Here, we examined the effect of EGCG and a PPARδ agonist (L-165,041) on IL-18-induced H9c2 hypertrophy. In addition, we sought to elucidate the relationship between IL-18 and HTR2B-induced cardiomyoblast hypertrophy.

Methods
Cell culture and reagents

H9c2 myoblasts were obtained from the Bioresource Collection and Research Center (Hsinchu, Taiwan), and the detection and verification of the cardiomyoblast cell line was based on Kimes [17]. Cells were cultured in Dulbecco's modified Eagle's medium (Gibco) containing 10% fetal bovine serum (Gibco) and 1% antibiotic–antimycotic (Gibco), and were maintained in an incubator at 37 °C under a humidified atmosphere of 5% CO2 in air. Cardiomyoblasts in the experimental groups were pretreated with serotonin at 10 μM, EGCG (Sigma-Aldrich) at 20 μM, PPARδ agonist L-165,041 (Sigma-Aldrich) at 2 μM, or HTR2B antagonist SB215505 (Sigma-Aldrich) at 0.1 μM for 30 min, and were subsequently treated with IL-18 (ProSpec; Ness-Ziona, Israel) at 0.3 μg/mL for 18 h.

Western blotting

Nuclear or total protein was extracted from cardiomyoblasts homogenized in cell lysis buffer (Pro-Prep; iNtRON Biotechnology; Gyeonggi-do, Korea). Protein concentrations were determined using a BCA Assay Kit (Thermo Fisher Scientific). We mixed 30 μg protein samples with sample buffer (150 μM NaCl, 1% Triton X-100), 0.5% sodium deoxycholate, and 0.1% sodium dodecyl sulfate (SDS), heated the mixture in a boiling water bath for 5 min, and separated the proteins by SDS–10% polyacrylamide gel electrophoresis (PAGE) under denaturing conditions (gel 10 cm × 8 cm × 1 mm; running voltage 80 V for 2 h; Hoefer SE260 Protein Electrophoresis Unit). Proteins in the gel were transferred (running voltage: 80 mA for 80 min; Hoefer TE70XP Semi-Dry Transfer) to PVDF membranes (Immobilon-P transfer membrane; Millipore), which were then soaked in methanol for 5 min.

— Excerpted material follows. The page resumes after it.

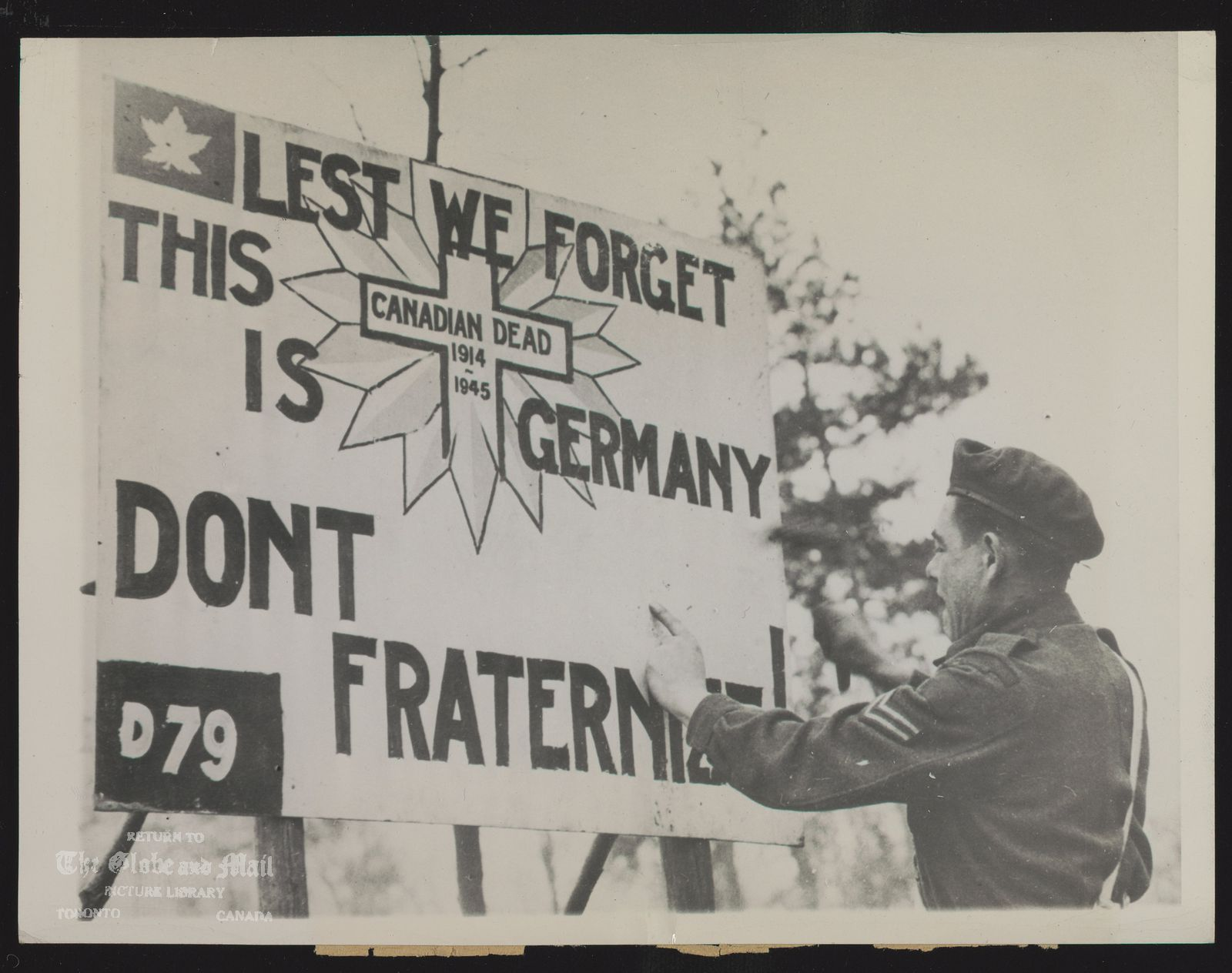 REMINDING ALLIES THEY ARE ON ENEMY SOIL. CPL. E.A. NAULT (ABOVE), OF MEADOW LAKE, SASKATOON, CANADA, PUTS UP A SIGN ALONG THE ROAD TO CALCAR, GERMANY, REMINDING ALLIED TROOPS THAT THEY ARE ON ENEMY SOIL AND WARNING THEM AGAINST FRATERNIZING WITH THE ENEMY. 3-7-45 [1945]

Nonspecific binding sites on the membranes were blocked with 5% skim milk in phosphate-buffered saline (PBS) containing 0.1% Tween 20 (Tween) for 60 min, and then incubated with anti-NIK (1:5,000 in PBS-Tween, Santa Cruz Biotechnology cat. No. sc-8417; Research Resource Identifier (RRID): AB_628021, https://scicrunch.org/resources), anti-NF-κB (1:5000, Santa Cruz Biotechnology cat. No. sc-8008; RRID: AB_628017), anti-BNP (1:5000, Santa Cruz Biotechnology cat. No. sc-271185; RRID: AB_10609757), anti-MMP-3 (1:5000, Santa Cruz Biotechnology cat. No. sc-21732; RRID: AB_627958), anti-MMP-9 (1:5000, Santa Cruz Biotechnology cat. No. sc-21733; RRID: AB_627959), anti-HTR2B (1:5000, Santa Cruz Biotechnology cat. No. sc-25647; RRID: AB_2124523), anti-C23 (1:5000, Santa Cruz Biotechnology cat. No. sc-8031; RRID: AB_670271), or anti-β-actin (1:5000, Santa Cruz Biotechnology cat. No. sc-47778; RRID: AB_626632) antibodies overnight at 4 °C. The membranes were washed with PBS-Tween and subsequently incubated with horseradish peroxidase-conjugated secondary antibody (anti-goat, 1:5000 in PBS-Tween, Santa Cruz Biotechnology cat. No. sc-2020; RRID: AB_631728; anti-rabbit, 1:5000, Santa Cruz Biotechnology cat. No. sc-2004; RRID: AB_631746, or anti-mouse, 1:5000, Santa Cruz Biotechnology cat. No. sc-2005, RRID: AB_631736) as appropriate for 1 h at room temperature. Signals were visualized by enhanced chemiluminescent detection.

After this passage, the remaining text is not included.